*** Trecho apresentado ***

Trabalhos Aprovados 2019

Ficha do Proponente

Proponente

    Flávia Seligman (Unisinos)

Minicurrículo

    Bacharel em Jornalismo pela Famecos/ PUC RS. Mestre e Doutora em Cinema pela ECA/USP em 1990 e 2000. Pós-doutoranda no Programa de Pós Graduação em Design da Faculdade de Arquitetura da UFRGS (2019-2020), desenvolvendo a pesquisa DESIGN E CINEMA: GESTÃO E PLANEJAMENTO DA PRÉ-PRODUÇÃO DE UM FILME, supervisionada pelo Prof. Dr. Maurício Bernardes. Professora do Curso de Realização Audiovisual, da Unisinos. Diretora, produtora e roteirista audiovisual.

Ficha do Trabalho

Título

    SIM, TEVE DITADURA. A OUSADIA DE ROBERTO FARIAS EM PRA FRENTE BRASIL

Resumo

    Trabalho sobre o filme Pra Frente Brasil, de Roberto Farias, 1982, que conta a história de Jofre, um cidadão comum confundido com um militante, que acaba preso pela polícia, numa ação de repressão, em plena euforia da Copa do Mundo de 1970. Analisa a narrativa e os personagens, apontando como a situação é representada no filme em comparação com a realidade. Mais que isto, a forma como a situação do país é reconstruída dentro da possibilidade de apresenta-la no período em que foi rodado.

*** Dados fornecidos ***

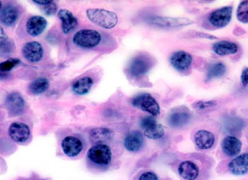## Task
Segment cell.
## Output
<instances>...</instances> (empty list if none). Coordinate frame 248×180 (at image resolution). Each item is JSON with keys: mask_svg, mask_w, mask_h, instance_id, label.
<instances>
[{"mask_svg": "<svg viewBox=\"0 0 248 180\" xmlns=\"http://www.w3.org/2000/svg\"><path fill=\"white\" fill-rule=\"evenodd\" d=\"M21 62L19 59H7V60L1 62L0 64V70L1 72H9L13 69L15 67L17 66Z\"/></svg>", "mask_w": 248, "mask_h": 180, "instance_id": "cell-29", "label": "cell"}, {"mask_svg": "<svg viewBox=\"0 0 248 180\" xmlns=\"http://www.w3.org/2000/svg\"><path fill=\"white\" fill-rule=\"evenodd\" d=\"M228 171L235 176H243L248 173V153L240 154L234 157L228 163Z\"/></svg>", "mask_w": 248, "mask_h": 180, "instance_id": "cell-12", "label": "cell"}, {"mask_svg": "<svg viewBox=\"0 0 248 180\" xmlns=\"http://www.w3.org/2000/svg\"><path fill=\"white\" fill-rule=\"evenodd\" d=\"M178 176L182 180H209V171L193 160H182L177 167Z\"/></svg>", "mask_w": 248, "mask_h": 180, "instance_id": "cell-1", "label": "cell"}, {"mask_svg": "<svg viewBox=\"0 0 248 180\" xmlns=\"http://www.w3.org/2000/svg\"><path fill=\"white\" fill-rule=\"evenodd\" d=\"M24 59L31 63H37L44 57V50L42 44L38 41H30L23 46L21 50Z\"/></svg>", "mask_w": 248, "mask_h": 180, "instance_id": "cell-7", "label": "cell"}, {"mask_svg": "<svg viewBox=\"0 0 248 180\" xmlns=\"http://www.w3.org/2000/svg\"><path fill=\"white\" fill-rule=\"evenodd\" d=\"M43 10H44V13L48 16H51V15H54L57 10V6L55 4L54 1H50V2L47 5L42 7Z\"/></svg>", "mask_w": 248, "mask_h": 180, "instance_id": "cell-33", "label": "cell"}, {"mask_svg": "<svg viewBox=\"0 0 248 180\" xmlns=\"http://www.w3.org/2000/svg\"><path fill=\"white\" fill-rule=\"evenodd\" d=\"M144 144L143 134L139 131H133L127 134L124 140V148L128 152H137L141 150Z\"/></svg>", "mask_w": 248, "mask_h": 180, "instance_id": "cell-20", "label": "cell"}, {"mask_svg": "<svg viewBox=\"0 0 248 180\" xmlns=\"http://www.w3.org/2000/svg\"><path fill=\"white\" fill-rule=\"evenodd\" d=\"M5 106L11 115L17 117L24 113L25 101L19 93H10L6 98Z\"/></svg>", "mask_w": 248, "mask_h": 180, "instance_id": "cell-14", "label": "cell"}, {"mask_svg": "<svg viewBox=\"0 0 248 180\" xmlns=\"http://www.w3.org/2000/svg\"><path fill=\"white\" fill-rule=\"evenodd\" d=\"M192 60V56L184 50L174 52L170 59L171 65L179 72H185L189 69Z\"/></svg>", "mask_w": 248, "mask_h": 180, "instance_id": "cell-15", "label": "cell"}, {"mask_svg": "<svg viewBox=\"0 0 248 180\" xmlns=\"http://www.w3.org/2000/svg\"><path fill=\"white\" fill-rule=\"evenodd\" d=\"M216 101H198L194 104V108L197 110L210 109L217 106Z\"/></svg>", "mask_w": 248, "mask_h": 180, "instance_id": "cell-31", "label": "cell"}, {"mask_svg": "<svg viewBox=\"0 0 248 180\" xmlns=\"http://www.w3.org/2000/svg\"><path fill=\"white\" fill-rule=\"evenodd\" d=\"M191 119L190 111L184 107L176 108L170 113L168 123L171 127L180 129L187 125Z\"/></svg>", "mask_w": 248, "mask_h": 180, "instance_id": "cell-8", "label": "cell"}, {"mask_svg": "<svg viewBox=\"0 0 248 180\" xmlns=\"http://www.w3.org/2000/svg\"><path fill=\"white\" fill-rule=\"evenodd\" d=\"M237 19L243 24L248 23V1H243L239 4L237 10Z\"/></svg>", "mask_w": 248, "mask_h": 180, "instance_id": "cell-28", "label": "cell"}, {"mask_svg": "<svg viewBox=\"0 0 248 180\" xmlns=\"http://www.w3.org/2000/svg\"><path fill=\"white\" fill-rule=\"evenodd\" d=\"M61 149L65 155L70 158L78 156L83 149V144L79 138L76 136H67L62 140Z\"/></svg>", "mask_w": 248, "mask_h": 180, "instance_id": "cell-16", "label": "cell"}, {"mask_svg": "<svg viewBox=\"0 0 248 180\" xmlns=\"http://www.w3.org/2000/svg\"><path fill=\"white\" fill-rule=\"evenodd\" d=\"M114 135L113 131L107 128H96L90 133V139L94 144H102L111 139Z\"/></svg>", "mask_w": 248, "mask_h": 180, "instance_id": "cell-23", "label": "cell"}, {"mask_svg": "<svg viewBox=\"0 0 248 180\" xmlns=\"http://www.w3.org/2000/svg\"><path fill=\"white\" fill-rule=\"evenodd\" d=\"M150 22L153 25L162 28H174L194 24V21L187 18H173L168 16H154L151 18Z\"/></svg>", "mask_w": 248, "mask_h": 180, "instance_id": "cell-10", "label": "cell"}, {"mask_svg": "<svg viewBox=\"0 0 248 180\" xmlns=\"http://www.w3.org/2000/svg\"><path fill=\"white\" fill-rule=\"evenodd\" d=\"M58 17L62 22V30L65 34L70 33L78 26V19L70 11L65 9L58 11Z\"/></svg>", "mask_w": 248, "mask_h": 180, "instance_id": "cell-21", "label": "cell"}, {"mask_svg": "<svg viewBox=\"0 0 248 180\" xmlns=\"http://www.w3.org/2000/svg\"><path fill=\"white\" fill-rule=\"evenodd\" d=\"M241 140L233 135H228L221 143V149L223 153L230 158H234L240 154L241 151Z\"/></svg>", "mask_w": 248, "mask_h": 180, "instance_id": "cell-19", "label": "cell"}, {"mask_svg": "<svg viewBox=\"0 0 248 180\" xmlns=\"http://www.w3.org/2000/svg\"><path fill=\"white\" fill-rule=\"evenodd\" d=\"M0 39H1V54H2L4 51L5 53H10L11 50H12V48H11L12 45L10 44V39L6 35V33H4L2 28H1V36H0Z\"/></svg>", "mask_w": 248, "mask_h": 180, "instance_id": "cell-30", "label": "cell"}, {"mask_svg": "<svg viewBox=\"0 0 248 180\" xmlns=\"http://www.w3.org/2000/svg\"><path fill=\"white\" fill-rule=\"evenodd\" d=\"M157 123V120L154 118V117H145L142 118L140 120V126L143 130L148 129L150 126Z\"/></svg>", "mask_w": 248, "mask_h": 180, "instance_id": "cell-32", "label": "cell"}, {"mask_svg": "<svg viewBox=\"0 0 248 180\" xmlns=\"http://www.w3.org/2000/svg\"><path fill=\"white\" fill-rule=\"evenodd\" d=\"M49 86H50L49 81L46 78L41 77L33 80L29 85V90L32 94L39 95L46 92L48 90Z\"/></svg>", "mask_w": 248, "mask_h": 180, "instance_id": "cell-25", "label": "cell"}, {"mask_svg": "<svg viewBox=\"0 0 248 180\" xmlns=\"http://www.w3.org/2000/svg\"><path fill=\"white\" fill-rule=\"evenodd\" d=\"M8 134L14 141L18 143H24L30 138V128L28 125L22 122H14L9 127Z\"/></svg>", "mask_w": 248, "mask_h": 180, "instance_id": "cell-11", "label": "cell"}, {"mask_svg": "<svg viewBox=\"0 0 248 180\" xmlns=\"http://www.w3.org/2000/svg\"><path fill=\"white\" fill-rule=\"evenodd\" d=\"M226 67L223 62H218L212 64L206 73V80L222 77L226 73Z\"/></svg>", "mask_w": 248, "mask_h": 180, "instance_id": "cell-26", "label": "cell"}, {"mask_svg": "<svg viewBox=\"0 0 248 180\" xmlns=\"http://www.w3.org/2000/svg\"><path fill=\"white\" fill-rule=\"evenodd\" d=\"M232 7H222L211 12L209 16V21L216 28H223L229 24L232 19Z\"/></svg>", "mask_w": 248, "mask_h": 180, "instance_id": "cell-6", "label": "cell"}, {"mask_svg": "<svg viewBox=\"0 0 248 180\" xmlns=\"http://www.w3.org/2000/svg\"><path fill=\"white\" fill-rule=\"evenodd\" d=\"M144 135L151 140H159L165 135V129L161 124L156 123L145 129Z\"/></svg>", "mask_w": 248, "mask_h": 180, "instance_id": "cell-27", "label": "cell"}, {"mask_svg": "<svg viewBox=\"0 0 248 180\" xmlns=\"http://www.w3.org/2000/svg\"><path fill=\"white\" fill-rule=\"evenodd\" d=\"M241 82L243 86L246 87L248 85V68H245L242 71Z\"/></svg>", "mask_w": 248, "mask_h": 180, "instance_id": "cell-35", "label": "cell"}, {"mask_svg": "<svg viewBox=\"0 0 248 180\" xmlns=\"http://www.w3.org/2000/svg\"><path fill=\"white\" fill-rule=\"evenodd\" d=\"M86 15L89 20L105 30L114 28L119 21L116 13L104 9H88Z\"/></svg>", "mask_w": 248, "mask_h": 180, "instance_id": "cell-2", "label": "cell"}, {"mask_svg": "<svg viewBox=\"0 0 248 180\" xmlns=\"http://www.w3.org/2000/svg\"><path fill=\"white\" fill-rule=\"evenodd\" d=\"M93 84H94V82L91 77H82L73 84L72 90L77 95H85L90 92L92 87L93 86Z\"/></svg>", "mask_w": 248, "mask_h": 180, "instance_id": "cell-24", "label": "cell"}, {"mask_svg": "<svg viewBox=\"0 0 248 180\" xmlns=\"http://www.w3.org/2000/svg\"><path fill=\"white\" fill-rule=\"evenodd\" d=\"M131 105L153 117H157L160 114V105L155 99L148 93H143L134 97L131 100Z\"/></svg>", "mask_w": 248, "mask_h": 180, "instance_id": "cell-5", "label": "cell"}, {"mask_svg": "<svg viewBox=\"0 0 248 180\" xmlns=\"http://www.w3.org/2000/svg\"><path fill=\"white\" fill-rule=\"evenodd\" d=\"M87 159L96 165L106 167L111 163L112 152L109 146L105 143L94 145L89 149Z\"/></svg>", "mask_w": 248, "mask_h": 180, "instance_id": "cell-4", "label": "cell"}, {"mask_svg": "<svg viewBox=\"0 0 248 180\" xmlns=\"http://www.w3.org/2000/svg\"><path fill=\"white\" fill-rule=\"evenodd\" d=\"M151 68V60L147 56H136L130 62L128 73L134 77L145 75Z\"/></svg>", "mask_w": 248, "mask_h": 180, "instance_id": "cell-9", "label": "cell"}, {"mask_svg": "<svg viewBox=\"0 0 248 180\" xmlns=\"http://www.w3.org/2000/svg\"><path fill=\"white\" fill-rule=\"evenodd\" d=\"M48 22L45 18L41 16H33L29 18L26 23V30L31 37H37L46 29Z\"/></svg>", "mask_w": 248, "mask_h": 180, "instance_id": "cell-18", "label": "cell"}, {"mask_svg": "<svg viewBox=\"0 0 248 180\" xmlns=\"http://www.w3.org/2000/svg\"><path fill=\"white\" fill-rule=\"evenodd\" d=\"M213 50L218 56H229L235 54L238 52V46L236 44L231 41H221L214 44Z\"/></svg>", "mask_w": 248, "mask_h": 180, "instance_id": "cell-22", "label": "cell"}, {"mask_svg": "<svg viewBox=\"0 0 248 180\" xmlns=\"http://www.w3.org/2000/svg\"><path fill=\"white\" fill-rule=\"evenodd\" d=\"M102 41V33L94 30H81L73 37V43L82 49H93L99 46Z\"/></svg>", "mask_w": 248, "mask_h": 180, "instance_id": "cell-3", "label": "cell"}, {"mask_svg": "<svg viewBox=\"0 0 248 180\" xmlns=\"http://www.w3.org/2000/svg\"><path fill=\"white\" fill-rule=\"evenodd\" d=\"M138 180H159V178L155 172L147 171L142 173Z\"/></svg>", "mask_w": 248, "mask_h": 180, "instance_id": "cell-34", "label": "cell"}, {"mask_svg": "<svg viewBox=\"0 0 248 180\" xmlns=\"http://www.w3.org/2000/svg\"><path fill=\"white\" fill-rule=\"evenodd\" d=\"M193 140L197 149L201 150H207L214 147L216 137L211 131L201 129L194 134Z\"/></svg>", "mask_w": 248, "mask_h": 180, "instance_id": "cell-13", "label": "cell"}, {"mask_svg": "<svg viewBox=\"0 0 248 180\" xmlns=\"http://www.w3.org/2000/svg\"><path fill=\"white\" fill-rule=\"evenodd\" d=\"M20 10L15 4H8L1 7L0 19L5 27H11L16 24L19 19Z\"/></svg>", "mask_w": 248, "mask_h": 180, "instance_id": "cell-17", "label": "cell"}]
</instances>
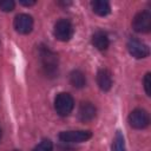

***

Instruções da tarefa - Dê a continuação do texto sobre o filme Pra Frente Brasil, começando logo após a última frase apresentada.

Resultado -
Resumo expandido

    Segundo a Revista Isto É O presidente Jair Bolsonaro afirmou na quarta-feira, 27 de março de 2019, que não houve ditadura militar no Brasil, mas admitiu que houvesse “probleminhas” no regime que iniciou em 1964 e foi até 1985. O presidente também incentivou que escolas e o próprio exército festejasse a data de 31 de março como marco da “revolução”. (https://istoe.com.br/comemoracao-de-1964-ficara-dentro-dos-quarteis-diz-bolsonaro-em-entrevista-na-tv/ Acessado em 18/04/2019)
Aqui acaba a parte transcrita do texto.